Without a good heatsink you can burn finger at max power, which may be size of small PC-CPU type heatsink. If it feels too hot to touch, then poor thermal/electrical design.
It depends how long you need the Light for and how well regulated and life of battery needed.
This application for camera video ( short term) is suitable for short battery power. or flash. .
As LED quality on Ebay has no tolerant, expect wide variation and cheaper quality, more bluish colors on cool white etc.
That video uses much less than rated power which may be a good choice for you to regulate voltage for 10 second finger test.
Lipo pack is best to use for long term use such as those on cordless drill, unless you like to buy cheap alkaline by 100 pc qty.

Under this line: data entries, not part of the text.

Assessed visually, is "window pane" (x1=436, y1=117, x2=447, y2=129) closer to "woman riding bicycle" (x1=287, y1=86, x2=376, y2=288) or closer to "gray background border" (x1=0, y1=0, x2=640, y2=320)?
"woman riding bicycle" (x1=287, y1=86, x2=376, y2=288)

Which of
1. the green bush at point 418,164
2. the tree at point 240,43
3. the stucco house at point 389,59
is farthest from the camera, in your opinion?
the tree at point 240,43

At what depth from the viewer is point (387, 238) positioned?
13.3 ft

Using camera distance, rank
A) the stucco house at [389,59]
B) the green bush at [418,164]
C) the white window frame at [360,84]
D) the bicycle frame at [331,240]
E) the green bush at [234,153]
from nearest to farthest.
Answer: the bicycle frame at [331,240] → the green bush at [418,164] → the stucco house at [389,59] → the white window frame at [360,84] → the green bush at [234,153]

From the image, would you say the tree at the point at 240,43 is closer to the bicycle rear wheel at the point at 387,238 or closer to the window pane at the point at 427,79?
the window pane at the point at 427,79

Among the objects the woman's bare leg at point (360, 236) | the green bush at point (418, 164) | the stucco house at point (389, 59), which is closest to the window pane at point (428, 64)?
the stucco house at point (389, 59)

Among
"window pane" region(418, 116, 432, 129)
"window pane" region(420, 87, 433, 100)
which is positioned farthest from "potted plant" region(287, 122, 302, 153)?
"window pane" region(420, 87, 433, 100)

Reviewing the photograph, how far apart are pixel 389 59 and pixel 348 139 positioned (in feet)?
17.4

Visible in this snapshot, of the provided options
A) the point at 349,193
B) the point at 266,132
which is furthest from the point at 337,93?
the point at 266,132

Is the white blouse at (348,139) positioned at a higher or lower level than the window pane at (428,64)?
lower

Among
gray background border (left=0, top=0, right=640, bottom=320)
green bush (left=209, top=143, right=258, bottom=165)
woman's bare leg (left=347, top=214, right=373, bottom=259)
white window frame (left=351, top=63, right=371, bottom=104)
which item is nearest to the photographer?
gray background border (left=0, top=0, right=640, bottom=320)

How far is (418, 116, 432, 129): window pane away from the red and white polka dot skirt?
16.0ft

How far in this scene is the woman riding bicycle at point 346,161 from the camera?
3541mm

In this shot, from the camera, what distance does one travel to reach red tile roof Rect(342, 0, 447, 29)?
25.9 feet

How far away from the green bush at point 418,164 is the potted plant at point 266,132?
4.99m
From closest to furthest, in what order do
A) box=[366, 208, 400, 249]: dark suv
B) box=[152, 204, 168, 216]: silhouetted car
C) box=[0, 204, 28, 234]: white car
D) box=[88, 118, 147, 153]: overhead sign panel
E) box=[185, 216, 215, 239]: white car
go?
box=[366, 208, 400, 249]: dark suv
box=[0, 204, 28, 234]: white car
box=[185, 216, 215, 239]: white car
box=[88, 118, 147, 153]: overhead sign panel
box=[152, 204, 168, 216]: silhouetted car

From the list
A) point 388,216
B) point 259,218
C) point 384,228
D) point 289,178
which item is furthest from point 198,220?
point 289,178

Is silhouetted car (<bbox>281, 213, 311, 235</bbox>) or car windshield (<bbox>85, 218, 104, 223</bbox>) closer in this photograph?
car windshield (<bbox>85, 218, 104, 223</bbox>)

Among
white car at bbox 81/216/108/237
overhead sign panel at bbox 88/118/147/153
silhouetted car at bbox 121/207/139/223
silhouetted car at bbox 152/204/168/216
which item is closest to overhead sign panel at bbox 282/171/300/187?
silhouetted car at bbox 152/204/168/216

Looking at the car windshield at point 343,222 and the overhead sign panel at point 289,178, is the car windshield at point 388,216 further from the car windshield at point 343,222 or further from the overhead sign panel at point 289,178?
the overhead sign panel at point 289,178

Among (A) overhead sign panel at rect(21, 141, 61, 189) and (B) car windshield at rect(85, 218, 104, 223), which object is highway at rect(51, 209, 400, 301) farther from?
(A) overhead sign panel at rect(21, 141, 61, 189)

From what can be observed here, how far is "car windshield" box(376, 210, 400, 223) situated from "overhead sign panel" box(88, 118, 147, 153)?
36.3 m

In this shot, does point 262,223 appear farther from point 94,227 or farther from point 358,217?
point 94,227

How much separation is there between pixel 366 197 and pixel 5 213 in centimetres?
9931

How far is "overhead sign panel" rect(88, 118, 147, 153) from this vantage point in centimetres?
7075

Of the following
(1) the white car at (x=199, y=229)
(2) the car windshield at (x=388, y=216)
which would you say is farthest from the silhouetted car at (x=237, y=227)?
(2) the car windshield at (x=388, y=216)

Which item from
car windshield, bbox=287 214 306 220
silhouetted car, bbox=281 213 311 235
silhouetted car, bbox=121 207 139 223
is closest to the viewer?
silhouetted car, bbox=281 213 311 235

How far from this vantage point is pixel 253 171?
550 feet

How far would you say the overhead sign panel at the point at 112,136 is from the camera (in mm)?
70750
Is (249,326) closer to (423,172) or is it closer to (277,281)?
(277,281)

It is better to define your acceptance criteria for the project in terms of;
- CCT colour, brightness in lumens ( to reflect light power) or mcd (to look at light ) , minimum battery time., control, stability of brightness
If you already have the LED strips of 5m length , each R in each series of 3 LEDs determines current rise above 2.6 past 3.1V per LED. This allows dim use from 9 V to full power at 14.2 on car ( for most!) or 12V nominal if specified as max.!
It is better to define your acceptance criteria for the project in terms of;
- CCT colour, brightness in lumens ( to reflect light power) or mcd (to look at light ) , minimum battery time., control, stability of brightness
THen choose LEDs and power supply later.
Can you specify? If not then consider buying suitable standard LED bulbs and supply.
The biggest risk is if each LED is not from the same batch and/or are rejects from some customer perhaps due to high Vf or low Iv or off colour.
THe next is you inexperience with desired power level is far beyond your conceptual design..
When they are not matched , Array with the lowest Vf draws most of the current. The ESR is around 1 Ohm for this type @1W per LED in a 3s3p array. still giving 1 Ohm ESR total. If you get the LED's and find they are not well matched by measuring the current with a fixed voltage like 9.0V then a custom (<~1Ohm) series power resistor must be added to each of the brighter LEDs to dim them and equalize the current when running in parallel, to the same as the others and also prevent thermal runaway if driving them to max current from a voltage source in this range.
According to the specs, it may take 9 to 12V to achieve 10W which means the ESR can range from 1 to 4 Ohms which is poor quality.
If you want to make a current limiter that drops low voltage then you can buy or may one.
You may not use full 10W due to your choice of not using the best heatsink required to achieve this rating and probably be limited to 1W using the 10 second touch rule.
Practically you would be better off using series 19.2V Lipo pack and limit the current with a 50mV shunt resistor, comparator and gate drive 10 mOhm MOSFET and running 12s2p strings of the LEDs and run at 10% of rated power in each string. This is far greater than most LiPo packs are designed to handle safely.
Until you understand that 24x 10W = 240W of heat is more than a soldering gun and learn how to design a proper heatsink, you will probably melt solder. !!
You will learn more by studying a good product with a 240W AC PSU than failing with a poorly conceived portable battery incapable of delivery of these power levels and incapable to removing the heat lost in the LEDs in a small area..
hi shay,
I would advise against using a cheap end 'wall wart' for your project, many burn outs have been reported in the UK.
How do you plan to mount the LED's on their heat sinks.?
Please tell us more about the actual project that requires lighting.
E
So the light is for short term intermittent use.
I would experiment using 9V, which should give ~500mA thru each diode, see how hot they get over a 10minute period.
Using 20 of these will give a VERY bright light.! I would suggest you try with say 10 and add more as required.